- **Supplied data**
##############################
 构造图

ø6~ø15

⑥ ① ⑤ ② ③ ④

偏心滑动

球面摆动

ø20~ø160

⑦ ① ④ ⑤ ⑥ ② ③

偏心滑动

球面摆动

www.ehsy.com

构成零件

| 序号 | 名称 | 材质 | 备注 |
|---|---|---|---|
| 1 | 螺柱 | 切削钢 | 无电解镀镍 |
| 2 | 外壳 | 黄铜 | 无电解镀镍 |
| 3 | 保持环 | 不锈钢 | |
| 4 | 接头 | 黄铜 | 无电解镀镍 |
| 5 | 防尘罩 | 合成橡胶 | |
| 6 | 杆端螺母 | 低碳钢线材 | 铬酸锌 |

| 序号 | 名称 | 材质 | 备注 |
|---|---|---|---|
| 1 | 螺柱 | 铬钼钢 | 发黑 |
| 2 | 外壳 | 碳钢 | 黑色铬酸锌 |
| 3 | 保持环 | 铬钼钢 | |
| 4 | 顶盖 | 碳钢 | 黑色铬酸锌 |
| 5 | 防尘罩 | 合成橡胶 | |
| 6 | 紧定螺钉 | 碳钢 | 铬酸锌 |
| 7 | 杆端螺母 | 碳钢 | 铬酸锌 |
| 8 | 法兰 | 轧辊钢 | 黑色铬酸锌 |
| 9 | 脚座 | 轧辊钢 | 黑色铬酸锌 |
##############################
Faithfully copy every entry, leaving nothing out.

 构造图

ø6~ø15

⑥ ① ⑤ ② ③ ④

偏心滑动

球面摆动

ø20~ø160

⑦ ① ④ ⑤ ⑥ ② ③

偏心滑动

球面摆动

www.ehsy.com

构成零件

| 序号 | 名称 | 材质 | 备注 |
|---|---|---|---|
| 1 | 螺柱 | 切削钢 | 无电解镀镍 |
| 2 | 外壳 | 黄铜 | 无电解镀镍 |
| 3 | 保持环 | 不锈钢 | |
| 4 | 接头 | 黄铜 | 无电解镀镍 |
| 5 | 防尘罩 | 合成橡胶 | |
| 6 | 杆端螺母 | 低碳钢线材 | 铬酸锌 |

| 序号 | 名称 | 材质 | 备注 |
|---|---|---|---|
| 1 | 螺柱 | 铬钼钢 | 发黑 |
| 2 | 外壳 | 碳钢 | 黑色铬酸锌 |
| 3 | 保持环 | 铬钼钢 | |
| 4 | 顶盖 | 碳钢 | 黑色铬酸锌 |
| 5 | 防尘罩 | 合成橡胶 | |
| 6 | 紧定螺钉 | 碳钢 | 铬酸锌 |
| 7 | 杆端螺母 | 碳钢 | 铬酸锌 |
| 8 | 法兰 | 轧辊钢 | 黑色铬酸锌 |
| 9 | 脚座 | 轧辊钢 | 黑色铬酸锌 |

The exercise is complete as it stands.